■ **Do this**
Retype the rows below word for word, leaving out the pictures.

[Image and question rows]

** begin **

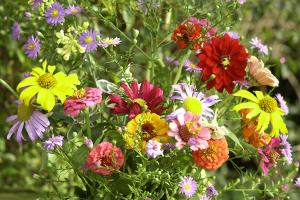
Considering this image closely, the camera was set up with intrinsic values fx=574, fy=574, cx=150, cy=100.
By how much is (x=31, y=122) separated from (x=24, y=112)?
0.07 ft

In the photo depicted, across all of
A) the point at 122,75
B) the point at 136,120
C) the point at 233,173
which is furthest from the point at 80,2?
the point at 233,173

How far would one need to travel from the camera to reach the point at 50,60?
3.46 ft

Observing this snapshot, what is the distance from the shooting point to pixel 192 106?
0.82m

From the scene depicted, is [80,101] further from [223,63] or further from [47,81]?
[223,63]

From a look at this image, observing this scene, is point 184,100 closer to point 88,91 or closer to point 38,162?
point 88,91

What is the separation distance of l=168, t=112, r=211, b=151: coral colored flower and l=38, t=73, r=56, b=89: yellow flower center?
0.19 meters

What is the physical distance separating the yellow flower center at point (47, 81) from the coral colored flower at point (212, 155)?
0.23 metres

** end **

■ **Final result**
Considering this image closely, the camera was set up with intrinsic values fx=574, fy=574, cx=150, cy=100.
By how much is (x=31, y=122) separated from (x=24, y=112)?
0.07 ft

In the photo depicted, across all of
A) the point at 122,75
B) the point at 136,120
C) the point at 233,173
which is furthest from the point at 80,2?
the point at 233,173

How far would one need to travel from the camera to reach the point at 50,60?
3.46 ft

Observing this snapshot, what is the distance from the shooting point to pixel 192 106?
0.82m

From the scene depicted, is [80,101] further from [223,63] or further from [47,81]?
[223,63]

From a look at this image, observing this scene, is point 184,100 closer to point 88,91 or closer to point 38,162?
point 88,91

What is the separation distance of l=168, t=112, r=211, b=151: coral colored flower and l=38, t=73, r=56, b=89: yellow flower center?
0.19 meters

What is the physical distance separating the yellow flower center at point (47, 81) from the coral colored flower at point (212, 155)?
0.23 metres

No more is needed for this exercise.